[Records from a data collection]
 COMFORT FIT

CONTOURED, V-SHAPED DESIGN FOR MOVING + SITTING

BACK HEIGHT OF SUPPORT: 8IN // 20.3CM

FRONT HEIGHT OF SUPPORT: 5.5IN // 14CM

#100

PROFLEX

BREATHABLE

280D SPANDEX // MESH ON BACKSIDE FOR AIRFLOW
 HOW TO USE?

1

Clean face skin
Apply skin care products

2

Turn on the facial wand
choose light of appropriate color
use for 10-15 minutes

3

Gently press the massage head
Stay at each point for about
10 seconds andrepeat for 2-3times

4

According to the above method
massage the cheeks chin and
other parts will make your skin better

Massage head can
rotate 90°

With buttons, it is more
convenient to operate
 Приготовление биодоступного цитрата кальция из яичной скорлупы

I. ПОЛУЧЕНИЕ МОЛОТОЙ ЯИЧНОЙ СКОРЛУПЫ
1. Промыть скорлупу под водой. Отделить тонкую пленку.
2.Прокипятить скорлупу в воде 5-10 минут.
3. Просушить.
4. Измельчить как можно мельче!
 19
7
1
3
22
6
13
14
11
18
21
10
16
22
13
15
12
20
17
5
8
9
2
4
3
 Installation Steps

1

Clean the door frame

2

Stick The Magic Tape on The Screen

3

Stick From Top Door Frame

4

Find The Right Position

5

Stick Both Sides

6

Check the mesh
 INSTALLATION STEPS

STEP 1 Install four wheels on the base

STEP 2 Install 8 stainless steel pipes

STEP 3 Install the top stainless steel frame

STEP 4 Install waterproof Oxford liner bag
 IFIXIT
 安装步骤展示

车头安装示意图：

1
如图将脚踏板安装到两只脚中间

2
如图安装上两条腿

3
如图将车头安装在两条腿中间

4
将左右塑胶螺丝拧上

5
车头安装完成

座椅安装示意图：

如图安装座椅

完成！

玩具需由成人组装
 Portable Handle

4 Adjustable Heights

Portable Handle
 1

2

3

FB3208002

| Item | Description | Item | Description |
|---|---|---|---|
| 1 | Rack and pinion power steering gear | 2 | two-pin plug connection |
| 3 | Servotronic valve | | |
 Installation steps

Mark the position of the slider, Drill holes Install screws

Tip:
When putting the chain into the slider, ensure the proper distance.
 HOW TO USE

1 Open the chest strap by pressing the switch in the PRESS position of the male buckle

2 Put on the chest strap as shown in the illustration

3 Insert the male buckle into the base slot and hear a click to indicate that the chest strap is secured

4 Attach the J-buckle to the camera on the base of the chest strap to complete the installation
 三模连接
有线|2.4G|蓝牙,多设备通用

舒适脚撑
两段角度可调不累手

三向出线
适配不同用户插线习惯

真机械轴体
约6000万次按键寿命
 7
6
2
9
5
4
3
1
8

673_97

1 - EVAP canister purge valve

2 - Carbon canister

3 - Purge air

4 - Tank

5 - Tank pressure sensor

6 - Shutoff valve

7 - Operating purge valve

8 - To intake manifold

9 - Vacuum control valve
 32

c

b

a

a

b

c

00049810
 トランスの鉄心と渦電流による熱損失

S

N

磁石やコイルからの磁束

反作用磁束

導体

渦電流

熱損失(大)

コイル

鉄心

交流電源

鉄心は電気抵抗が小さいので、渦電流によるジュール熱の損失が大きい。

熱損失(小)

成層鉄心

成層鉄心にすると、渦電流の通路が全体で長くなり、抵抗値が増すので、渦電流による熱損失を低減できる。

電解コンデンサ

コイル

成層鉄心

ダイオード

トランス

» To do
What you return must match the records exactly, down to the last line.

» Result
 COMFORT FIT

CONTOURED, V-SHAPED DESIGN FOR MOVING + SITTING

BACK HEIGHT OF SUPPORT: 8IN // 20.3CM

FRONT HEIGHT OF SUPPORT: 5.5IN // 14CM

#100

PROFLEX

BREATHABLE

280D SPANDEX // MESH ON BACKSIDE FOR AIRFLOW
 HOW TO USE?

1

Clean face skin
Apply skin care products

2

Turn on the facial wand
choose light of appropriate color
use for 10-15 minutes

3

Gently press the massage head
Stay at each point for about
10 seconds andrepeat for 2-3times

4

According to the above method
massage the cheeks chin and
other parts will make your skin better

Massage head can
rotate 90°

With buttons, it is more
convenient to operate
 Приготовление биодоступного цитрата кальция из яичной скорлупы

I. ПОЛУЧЕНИЕ МОЛОТОЙ ЯИЧНОЙ СКОРЛУПЫ
1. Промыть скорлупу под водой. Отделить тонкую пленку.
2.Прокипятить скорлупу в воде 5-10 минут.
3. Просушить.
4. Измельчить как можно мельче!
 19
7
1
3
22
6
13
14
11
18
21
10
16
22
13
15
12
20
17
5
8
9
2
4
3
 Installation Steps

1

Clean the door frame

2

Stick The Magic Tape on The Screen

3

Stick From Top Door Frame

4

Find The Right Position

5

Stick Both Sides

6

Check the mesh
 INSTALLATION STEPS

STEP 1 Install four wheels on the base

STEP 2 Install 8 stainless steel pipes

STEP 3 Install the top stainless steel frame

STEP 4 Install waterproof Oxford liner bag
 IFIXIT
 安装步骤展示

车头安装示意图：

1
如图将脚踏板安装到两只脚中间

2
如图安装上两条腿

3
如图将车头安装在两条腿中间

4
将左右塑胶螺丝拧上

5
车头安装完成

座椅安装示意图：

如图安装座椅

完成！

玩具需由成人组装
 Portable Handle

4 Adjustable Heights

Portable Handle
 1

2

3

FB3208002

| Item | Description | Item | Description |
|---|---|---|---|
| 1 | Rack and pinion power steering gear | 2 | two-pin plug connection |
| 3 | Servotronic valve | | |
 Installation steps

Mark the position of the slider, Drill holes Install screws

Tip:
When putting the chain into the slider, ensure the proper distance.
 HOW TO USE

1 Open the chest strap by pressing the switch in the PRESS position of the male buckle

2 Put on the chest strap as shown in the illustration

3 Insert the male buckle into the base slot and hear a click to indicate that the chest strap is secured

4 Attach the J-buckle to the camera on the base of the chest strap to complete the installation
 三模连接
有线|2.4G|蓝牙,多设备通用

舒适脚撑
两段角度可调不累手

三向出线
适配不同用户插线习惯

真机械轴体
约6000万次按键寿命
 7
6
2
9
5
4
3
1
8

673_97

1 - EVAP canister purge valve

2 - Carbon canister

3 - Purge air

4 - Tank

5 - Tank pressure sensor

6 - Shutoff valve

7 - Operating purge valve

8 - To intake manifold

9 - Vacuum control valve
 32

c

b

a

a

b

c

00049810
 トランスの鉄心と渦電流による熱損失

S

N

磁石やコイルからの磁束

反作用磁束

導体

渦電流

熱損失(大)

コイル

鉄心

交流電源

鉄心は電気抵抗が小さいので、渦電流によるジュール熱の損失が大きい。

熱損失(小)

成層鉄心

成層鉄心にすると、渦電流の通路が全体で長くなり、抵抗値が増すので、渦電流による熱損失を低減できる。

電解コンデンサ

コイル

成層鉄心

ダイオード

トランス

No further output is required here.